Groundhogs are very common fixtures in yards and gardens across the United States and Canada. They are somewhat considered American icons, thanks to their place in movies and also because they are the official announcers of springtime. Groundhogs are known, despite all this, as pests for property owners who pride themselves on manicured lawns and award-winning gardens. Once one burrows in your yard, it’s often nearly impossible to get it back out. Odds are that the groundhog will mate and generate offspring before you ever manage to shoo it off your property. While you may decide to make peace with your new furry friends, and let them have a small share of your vegetable garden, many people want them gone.
There are a couple of options for getting rid of a groundhog, but they do not end with your backyard buddy finding a happy ending elsewhere. Most states require that you trap and kill a pest if you cannot get it off your property. Very few states allow you to trap and relocate a groundhog, meaning you’ll have to find a humane way to execute the animal. If you’re not up for that, you can always call a professional pest control company. They can manage it quickly and effectively, but that will cost you a pretty penny.
If you’re on a budget, or too soft-hearted to trap and kill a groundhog (and its whole family), your best option is to try to deter it from coming back to your property. Fill up the tunnels with dirt, spray repellant everywhere, or reinforce fences and make raised garden beds.

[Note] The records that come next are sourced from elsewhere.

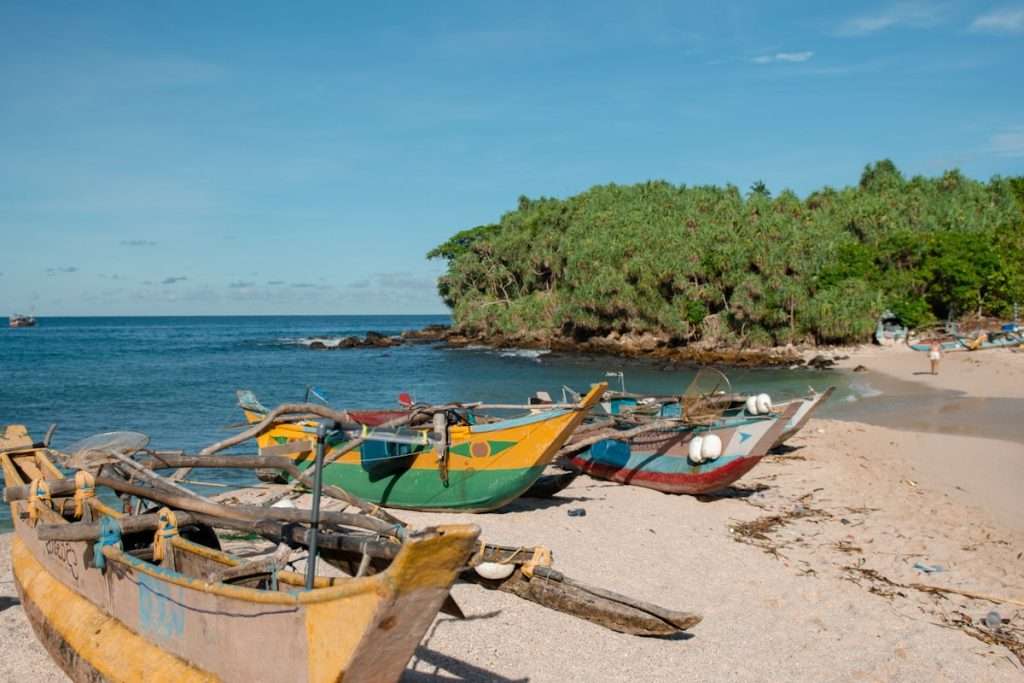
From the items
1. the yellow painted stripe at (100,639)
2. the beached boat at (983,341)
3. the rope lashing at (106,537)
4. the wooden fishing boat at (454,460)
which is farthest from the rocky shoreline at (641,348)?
the rope lashing at (106,537)

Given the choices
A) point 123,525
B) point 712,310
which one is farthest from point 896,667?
point 712,310

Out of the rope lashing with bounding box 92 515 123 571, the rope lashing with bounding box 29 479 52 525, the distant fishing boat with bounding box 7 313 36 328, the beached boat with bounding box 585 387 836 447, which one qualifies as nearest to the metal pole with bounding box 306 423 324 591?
the rope lashing with bounding box 92 515 123 571

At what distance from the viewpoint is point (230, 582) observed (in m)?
5.18

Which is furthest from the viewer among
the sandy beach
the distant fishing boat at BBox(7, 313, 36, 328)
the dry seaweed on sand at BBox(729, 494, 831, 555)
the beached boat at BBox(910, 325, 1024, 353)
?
the distant fishing boat at BBox(7, 313, 36, 328)

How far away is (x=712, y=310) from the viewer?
4772cm

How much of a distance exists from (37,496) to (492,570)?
417 cm

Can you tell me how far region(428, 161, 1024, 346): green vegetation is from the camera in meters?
44.0

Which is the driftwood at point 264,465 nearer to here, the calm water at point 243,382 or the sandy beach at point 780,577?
the sandy beach at point 780,577

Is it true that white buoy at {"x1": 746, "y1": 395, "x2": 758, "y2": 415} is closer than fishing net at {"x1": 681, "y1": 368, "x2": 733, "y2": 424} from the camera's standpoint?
No

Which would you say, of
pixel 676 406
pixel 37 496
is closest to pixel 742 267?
pixel 676 406

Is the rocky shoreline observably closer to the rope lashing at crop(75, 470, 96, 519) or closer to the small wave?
the small wave

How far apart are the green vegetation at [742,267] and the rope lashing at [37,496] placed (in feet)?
136

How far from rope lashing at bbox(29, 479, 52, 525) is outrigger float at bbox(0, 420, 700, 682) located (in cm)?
1

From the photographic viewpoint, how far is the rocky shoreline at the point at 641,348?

Turn on sprinklers if the weather permits, and just try to discourage them from setting up shop in your yard.
One thing you can never do, however, is trap the groundhog and decide to keep it (or the whole family) as a pet. It is illegal to make a wild animal your pet. Not only are you trying to domesticate an animal, but you may be preventing a mother from returning to her den, or separating a family of groundhogs. Outdoor cages (the only cages one would feasibly want to keep a wild animal in) also make them sitting ducks for large predators. That is not good for either you or the groundhogs, as you don’t want large predators returning to your yard.

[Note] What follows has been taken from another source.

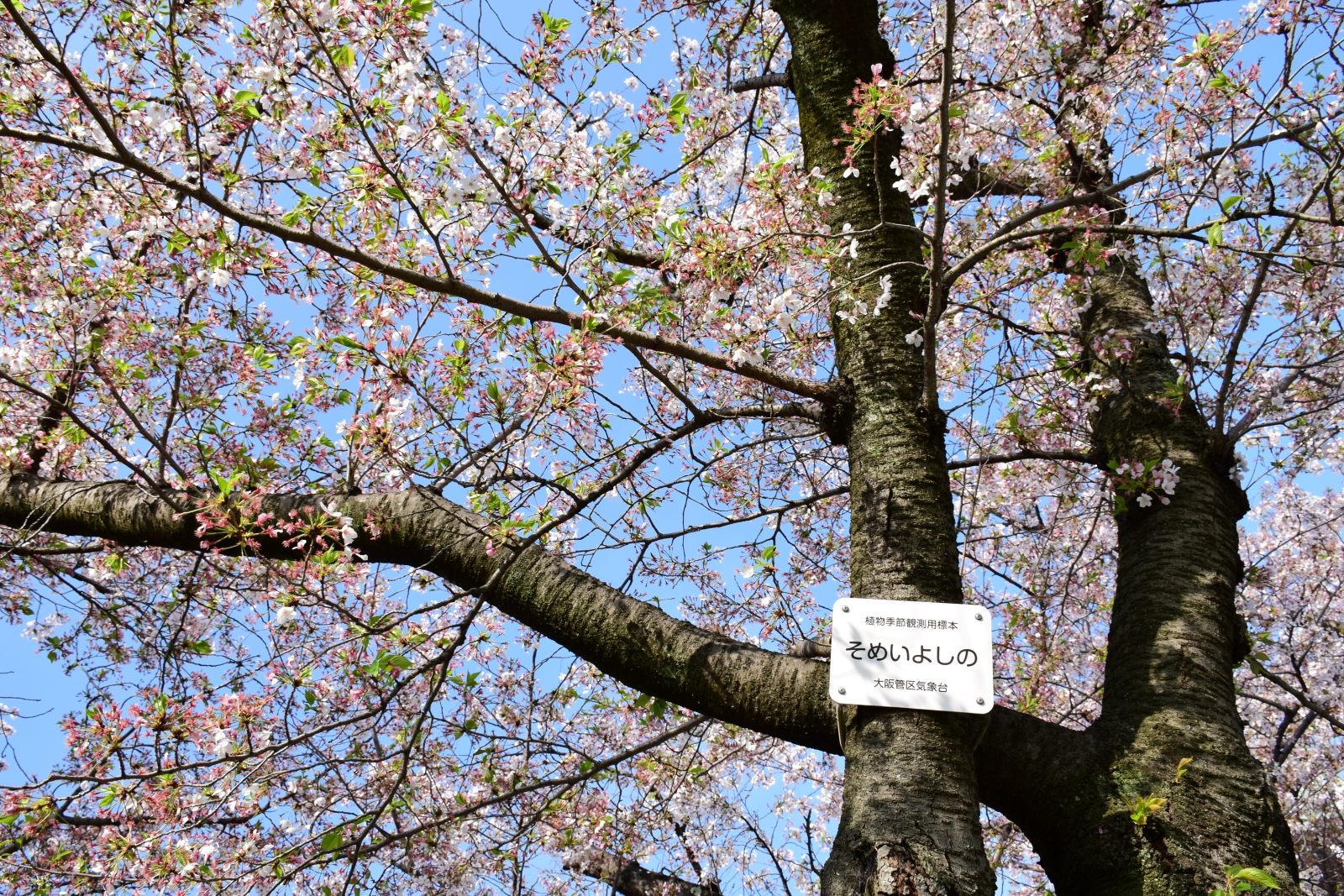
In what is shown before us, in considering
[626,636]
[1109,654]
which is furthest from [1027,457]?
[626,636]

Groundhogs do not make good pets, as they obviously dig and chew through almost anything in their path. Odds are, they will find a way out of a cage and will escape eventually. It is especially important that you do not try to keep baby groundhogs, even if you know they are orphaned. It is best to call your local animal control or an animal shelter to ask if they can take them in and rehabilitate them. Baby groundhogs are very sensitive, and can die if not given the proper attention. Despite being cute, groundhogs do not make good pets.